RECORDED DATA:
■ ■ ■

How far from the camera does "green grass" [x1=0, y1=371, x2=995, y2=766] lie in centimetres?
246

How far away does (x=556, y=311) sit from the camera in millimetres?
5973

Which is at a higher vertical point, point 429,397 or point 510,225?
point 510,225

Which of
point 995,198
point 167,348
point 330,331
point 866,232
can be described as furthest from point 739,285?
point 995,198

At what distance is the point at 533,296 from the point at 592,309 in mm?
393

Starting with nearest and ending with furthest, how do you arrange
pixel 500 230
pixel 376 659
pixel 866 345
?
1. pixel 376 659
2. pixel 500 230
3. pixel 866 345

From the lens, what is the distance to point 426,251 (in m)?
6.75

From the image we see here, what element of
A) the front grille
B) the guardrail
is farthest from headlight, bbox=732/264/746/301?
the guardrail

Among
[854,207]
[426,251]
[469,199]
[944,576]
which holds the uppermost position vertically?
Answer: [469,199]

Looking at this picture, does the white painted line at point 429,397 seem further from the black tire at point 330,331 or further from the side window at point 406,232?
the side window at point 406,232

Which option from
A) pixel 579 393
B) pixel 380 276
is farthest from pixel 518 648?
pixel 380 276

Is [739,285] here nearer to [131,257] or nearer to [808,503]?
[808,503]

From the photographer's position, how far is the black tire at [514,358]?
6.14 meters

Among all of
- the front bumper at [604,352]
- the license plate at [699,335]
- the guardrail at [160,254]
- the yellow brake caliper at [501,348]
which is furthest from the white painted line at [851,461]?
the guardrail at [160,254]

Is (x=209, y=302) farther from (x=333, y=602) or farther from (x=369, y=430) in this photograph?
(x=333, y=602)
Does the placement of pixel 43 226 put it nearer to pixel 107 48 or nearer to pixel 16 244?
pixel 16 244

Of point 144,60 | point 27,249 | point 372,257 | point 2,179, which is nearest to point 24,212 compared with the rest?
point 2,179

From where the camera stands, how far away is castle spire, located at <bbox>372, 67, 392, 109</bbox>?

■ ■ ■

GIVEN TASK:
Please copy all of the data above line for line, leaving every word, number and symbol unchanged.

OUTPUT BELOW:
How far from the camera does "green grass" [x1=0, y1=371, x2=995, y2=766] lie in centimetres?
246

How far away does (x=556, y=311) sit from the camera in millimetres?
5973

Which is at a higher vertical point, point 429,397 or point 510,225?
point 510,225

Which of
point 995,198
point 167,348
point 330,331
point 866,232
can be described as furthest from point 739,285?
point 995,198

At what distance is the point at 533,296 from the point at 592,309 in mm?
393

Starting with nearest and ending with furthest, how do you arrange
pixel 500 230
pixel 376 659
pixel 866 345
?
1. pixel 376 659
2. pixel 500 230
3. pixel 866 345

From the lens, what is the distance to point 426,251 (in m)?
6.75

From the image we see here, what element of
A) the front grille
B) the guardrail
is farthest from headlight, bbox=732/264/746/301?
the guardrail

Among
[854,207]
[426,251]
[469,199]
[944,576]
which holds the uppermost position vertically?
Answer: [469,199]

Looking at this picture, does the white painted line at point 429,397 seem further from the black tire at point 330,331 or further from the side window at point 406,232?
the side window at point 406,232

Which option from
A) pixel 579 393
B) pixel 380 276
is farthest from pixel 518 648?
pixel 380 276

Is [739,285] here nearer to [131,257] or nearer to [808,503]?
[808,503]

From the photographer's position, how far is the black tire at [514,358]?
6.14 meters

Among all of
- the front bumper at [604,352]
- the license plate at [699,335]
- the guardrail at [160,254]
- the yellow brake caliper at [501,348]
which is furthest from the white painted line at [851,461]?
the guardrail at [160,254]

Is (x=209, y=302) farther from (x=333, y=602) or farther from (x=369, y=430) in this photograph?
(x=333, y=602)
Does the placement of pixel 43 226 put it nearer to pixel 107 48 or nearer to pixel 16 244?
pixel 16 244

Of point 144,60 | point 27,249 | point 372,257 | point 2,179, which is nearest to point 24,212 compared with the rest?
point 2,179

From where the camera stands, how far away is castle spire, located at <bbox>372, 67, 392, 109</bbox>?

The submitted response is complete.